(I wound up snipping all the code. Sorry about that.)
In article <bdcg1q$gm3$>
Claire <> writes:
>My actual function prototype is
>void MessageDlg(U8 nKeyMask, const U8 *pszTitle, const U8 **Items, U8
>numItems);
>Where nKeyMask is a mask of the key strokes accepted to close the dialog
>pszTitle is title of the dialog box
>Items is a pointer to an array/list of strings/char*
>numItems is the number of items in the array.
You are using "U8" instead of "char *" (e.g., for pszTitle), but
compiler-generated strings have type "array of char". This forces
you to use casts.
Casts are bad news. If your code were to compile cleanly (no
errors, no warnings, etc.) when cast-free, it would have a
significantly higher chance of working. Of course, as I think you
already found, simply changing "U8" to "char" does not make the
code compile cleanly.
The reason is that you have confused arrays, which can become
pointer values under particular circumstances, with pointers.
Although array objects do sometimes produce pointer values, array
objects are not themselves pointers.
>Please. Why is it not possible to pass the correct parameter directly rather
>than copying to another variable then passing that one?

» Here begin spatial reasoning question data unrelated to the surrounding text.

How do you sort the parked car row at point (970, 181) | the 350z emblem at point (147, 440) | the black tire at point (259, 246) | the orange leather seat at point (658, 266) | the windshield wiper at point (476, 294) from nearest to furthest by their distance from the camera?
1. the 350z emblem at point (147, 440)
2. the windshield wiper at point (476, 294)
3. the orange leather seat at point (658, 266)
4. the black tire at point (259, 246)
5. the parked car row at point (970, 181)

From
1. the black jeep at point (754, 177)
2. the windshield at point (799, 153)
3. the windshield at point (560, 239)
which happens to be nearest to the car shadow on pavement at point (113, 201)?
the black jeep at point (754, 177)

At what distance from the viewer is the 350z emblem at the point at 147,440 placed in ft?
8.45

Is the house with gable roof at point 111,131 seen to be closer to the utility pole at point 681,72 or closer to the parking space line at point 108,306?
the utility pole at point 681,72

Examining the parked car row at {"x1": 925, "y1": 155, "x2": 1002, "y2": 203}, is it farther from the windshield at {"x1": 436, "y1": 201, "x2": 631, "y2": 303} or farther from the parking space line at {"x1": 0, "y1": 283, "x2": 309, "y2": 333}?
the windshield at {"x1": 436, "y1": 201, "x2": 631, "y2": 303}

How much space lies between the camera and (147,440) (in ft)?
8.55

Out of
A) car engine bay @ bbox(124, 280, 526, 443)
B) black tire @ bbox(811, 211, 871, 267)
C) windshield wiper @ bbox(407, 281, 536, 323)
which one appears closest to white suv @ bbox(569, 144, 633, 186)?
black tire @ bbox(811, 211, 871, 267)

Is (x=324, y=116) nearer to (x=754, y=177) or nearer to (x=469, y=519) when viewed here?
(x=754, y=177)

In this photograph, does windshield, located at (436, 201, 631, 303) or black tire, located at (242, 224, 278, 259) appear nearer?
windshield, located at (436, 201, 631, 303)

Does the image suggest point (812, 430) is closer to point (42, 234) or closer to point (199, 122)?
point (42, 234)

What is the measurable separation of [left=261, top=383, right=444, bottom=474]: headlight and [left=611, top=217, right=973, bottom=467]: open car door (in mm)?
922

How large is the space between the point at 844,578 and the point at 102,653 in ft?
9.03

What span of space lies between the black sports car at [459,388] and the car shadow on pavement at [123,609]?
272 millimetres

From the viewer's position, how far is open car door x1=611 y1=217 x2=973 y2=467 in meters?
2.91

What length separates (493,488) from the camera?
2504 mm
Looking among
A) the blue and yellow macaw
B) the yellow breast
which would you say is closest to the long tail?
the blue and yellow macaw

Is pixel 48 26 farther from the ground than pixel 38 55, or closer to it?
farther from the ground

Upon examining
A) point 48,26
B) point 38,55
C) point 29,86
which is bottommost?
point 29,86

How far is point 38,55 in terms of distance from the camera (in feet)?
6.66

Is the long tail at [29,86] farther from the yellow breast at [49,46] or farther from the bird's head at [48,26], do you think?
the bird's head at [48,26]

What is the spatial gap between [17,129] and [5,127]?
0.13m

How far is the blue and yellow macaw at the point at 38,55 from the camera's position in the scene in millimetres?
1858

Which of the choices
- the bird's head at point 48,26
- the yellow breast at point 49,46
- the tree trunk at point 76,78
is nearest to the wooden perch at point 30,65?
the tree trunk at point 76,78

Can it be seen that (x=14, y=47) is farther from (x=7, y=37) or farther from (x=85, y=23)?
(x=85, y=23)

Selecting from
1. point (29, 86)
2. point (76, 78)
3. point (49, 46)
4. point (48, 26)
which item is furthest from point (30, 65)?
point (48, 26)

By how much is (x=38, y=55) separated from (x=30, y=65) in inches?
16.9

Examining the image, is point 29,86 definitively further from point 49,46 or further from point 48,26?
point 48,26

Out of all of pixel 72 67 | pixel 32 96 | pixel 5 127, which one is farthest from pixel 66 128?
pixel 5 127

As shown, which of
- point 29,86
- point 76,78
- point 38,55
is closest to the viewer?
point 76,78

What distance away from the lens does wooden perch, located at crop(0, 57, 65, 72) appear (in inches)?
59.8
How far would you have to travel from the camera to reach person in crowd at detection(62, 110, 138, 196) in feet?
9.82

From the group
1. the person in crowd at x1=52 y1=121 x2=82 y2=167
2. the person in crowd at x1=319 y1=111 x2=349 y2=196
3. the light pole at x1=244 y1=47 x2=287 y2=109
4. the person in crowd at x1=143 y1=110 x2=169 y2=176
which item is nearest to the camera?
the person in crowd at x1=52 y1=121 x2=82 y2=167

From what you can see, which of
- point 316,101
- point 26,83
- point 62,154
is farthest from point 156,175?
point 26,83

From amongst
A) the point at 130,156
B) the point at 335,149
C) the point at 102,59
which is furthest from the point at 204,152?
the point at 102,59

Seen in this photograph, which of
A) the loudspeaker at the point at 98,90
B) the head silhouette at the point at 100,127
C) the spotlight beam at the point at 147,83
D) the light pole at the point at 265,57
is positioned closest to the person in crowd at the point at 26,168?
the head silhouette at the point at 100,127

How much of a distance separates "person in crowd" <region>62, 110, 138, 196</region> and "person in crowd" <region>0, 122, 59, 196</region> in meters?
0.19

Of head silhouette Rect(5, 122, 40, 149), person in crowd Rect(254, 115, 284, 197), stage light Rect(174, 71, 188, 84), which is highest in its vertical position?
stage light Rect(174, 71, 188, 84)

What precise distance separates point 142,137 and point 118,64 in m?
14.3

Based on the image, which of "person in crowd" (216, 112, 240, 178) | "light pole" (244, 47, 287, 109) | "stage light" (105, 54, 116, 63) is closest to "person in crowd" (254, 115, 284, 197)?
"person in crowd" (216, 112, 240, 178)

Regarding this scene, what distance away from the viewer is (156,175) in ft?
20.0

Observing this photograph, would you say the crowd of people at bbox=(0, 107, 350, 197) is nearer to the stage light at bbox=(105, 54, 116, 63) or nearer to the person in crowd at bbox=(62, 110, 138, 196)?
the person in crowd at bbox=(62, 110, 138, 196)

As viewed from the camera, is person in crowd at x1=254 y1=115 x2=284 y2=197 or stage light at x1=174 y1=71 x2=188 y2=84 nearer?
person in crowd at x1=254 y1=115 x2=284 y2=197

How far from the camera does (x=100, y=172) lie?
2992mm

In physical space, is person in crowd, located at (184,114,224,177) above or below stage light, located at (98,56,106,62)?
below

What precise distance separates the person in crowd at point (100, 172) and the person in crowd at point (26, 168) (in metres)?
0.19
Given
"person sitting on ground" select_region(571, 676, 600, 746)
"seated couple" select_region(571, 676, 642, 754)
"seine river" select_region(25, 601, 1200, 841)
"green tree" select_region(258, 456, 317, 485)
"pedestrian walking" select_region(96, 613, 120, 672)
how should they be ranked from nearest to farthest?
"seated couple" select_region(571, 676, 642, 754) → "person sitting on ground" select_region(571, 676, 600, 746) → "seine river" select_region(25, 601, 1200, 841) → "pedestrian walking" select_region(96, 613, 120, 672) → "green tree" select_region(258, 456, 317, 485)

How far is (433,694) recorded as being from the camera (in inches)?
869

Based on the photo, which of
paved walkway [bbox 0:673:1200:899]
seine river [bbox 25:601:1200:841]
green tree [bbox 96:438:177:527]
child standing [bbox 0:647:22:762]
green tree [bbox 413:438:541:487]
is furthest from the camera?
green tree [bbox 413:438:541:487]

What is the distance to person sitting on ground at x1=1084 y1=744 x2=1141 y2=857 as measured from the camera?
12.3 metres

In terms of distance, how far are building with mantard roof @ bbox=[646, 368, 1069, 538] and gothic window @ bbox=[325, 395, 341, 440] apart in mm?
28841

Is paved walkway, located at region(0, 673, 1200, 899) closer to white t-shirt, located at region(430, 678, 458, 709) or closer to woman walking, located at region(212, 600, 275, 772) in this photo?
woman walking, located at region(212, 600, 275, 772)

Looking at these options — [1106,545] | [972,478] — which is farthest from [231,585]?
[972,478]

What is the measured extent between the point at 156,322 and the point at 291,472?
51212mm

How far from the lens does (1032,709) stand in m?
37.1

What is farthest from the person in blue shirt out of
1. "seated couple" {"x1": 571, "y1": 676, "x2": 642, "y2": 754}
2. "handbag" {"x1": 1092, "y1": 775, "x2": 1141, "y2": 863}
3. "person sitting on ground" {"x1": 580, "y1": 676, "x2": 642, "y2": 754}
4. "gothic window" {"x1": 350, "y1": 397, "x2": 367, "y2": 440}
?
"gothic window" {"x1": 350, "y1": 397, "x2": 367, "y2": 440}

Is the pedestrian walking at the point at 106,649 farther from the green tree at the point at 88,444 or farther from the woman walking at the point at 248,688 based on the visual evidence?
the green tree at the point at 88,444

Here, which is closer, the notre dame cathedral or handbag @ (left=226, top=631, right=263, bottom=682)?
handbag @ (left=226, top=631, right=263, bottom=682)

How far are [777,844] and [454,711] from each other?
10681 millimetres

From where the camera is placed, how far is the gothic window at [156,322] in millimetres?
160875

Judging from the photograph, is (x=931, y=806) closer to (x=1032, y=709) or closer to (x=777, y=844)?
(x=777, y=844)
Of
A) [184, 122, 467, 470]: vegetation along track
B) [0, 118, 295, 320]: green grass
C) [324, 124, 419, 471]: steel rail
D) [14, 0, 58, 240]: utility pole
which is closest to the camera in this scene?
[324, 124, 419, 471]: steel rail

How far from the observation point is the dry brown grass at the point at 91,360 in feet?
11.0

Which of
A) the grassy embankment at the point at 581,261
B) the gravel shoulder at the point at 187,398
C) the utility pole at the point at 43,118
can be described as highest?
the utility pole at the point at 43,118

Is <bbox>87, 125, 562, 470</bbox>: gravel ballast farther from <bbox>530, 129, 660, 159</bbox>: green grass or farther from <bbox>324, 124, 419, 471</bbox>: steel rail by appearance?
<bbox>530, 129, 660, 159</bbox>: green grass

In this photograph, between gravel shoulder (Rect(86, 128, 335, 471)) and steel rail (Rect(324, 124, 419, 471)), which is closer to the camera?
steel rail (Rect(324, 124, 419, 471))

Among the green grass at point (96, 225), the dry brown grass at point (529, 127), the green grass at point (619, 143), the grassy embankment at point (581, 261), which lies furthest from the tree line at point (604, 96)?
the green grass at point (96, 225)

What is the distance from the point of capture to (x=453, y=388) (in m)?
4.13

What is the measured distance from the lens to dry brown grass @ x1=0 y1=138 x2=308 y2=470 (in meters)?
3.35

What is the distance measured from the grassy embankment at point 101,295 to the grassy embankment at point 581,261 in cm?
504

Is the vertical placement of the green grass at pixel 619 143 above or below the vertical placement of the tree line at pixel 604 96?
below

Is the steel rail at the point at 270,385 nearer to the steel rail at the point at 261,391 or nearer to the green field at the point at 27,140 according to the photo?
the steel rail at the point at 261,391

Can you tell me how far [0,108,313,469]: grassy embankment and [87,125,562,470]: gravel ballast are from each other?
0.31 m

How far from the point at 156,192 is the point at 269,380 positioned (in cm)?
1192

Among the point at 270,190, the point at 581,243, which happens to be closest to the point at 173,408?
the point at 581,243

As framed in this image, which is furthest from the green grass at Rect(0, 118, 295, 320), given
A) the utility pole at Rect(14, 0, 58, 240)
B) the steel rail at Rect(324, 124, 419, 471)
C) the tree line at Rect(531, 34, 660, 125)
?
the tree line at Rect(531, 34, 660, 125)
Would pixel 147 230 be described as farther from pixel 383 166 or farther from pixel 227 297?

See <http://67.40.109.61/torek/c/pa.html>. When you have an array
named A of size N and element-type T, and pass &A to some other
function, you get a pointer value of type "pointer to array N of
T" that points to the entire array. If you pass "the value" of A,
or use &A[0], you get a value of type "pointer to T" that points
to the first element of the array A.
>Our records are large arrays of structs that are assigned permanent noinit
>space in battery backed ram. We have no heap or dynamic allocation.
Such memory is usually a (relatively) scarce resource, so you might
want to encode things tightly in this space, and expand them out for
"regular" use in ordinary (non-backed-up) RAM. This sort of thing
is probably more an issue for comp.arch.embedded, though.
--
In-Real-Life: Chris Torek, Wind River Systems (BSD engineering)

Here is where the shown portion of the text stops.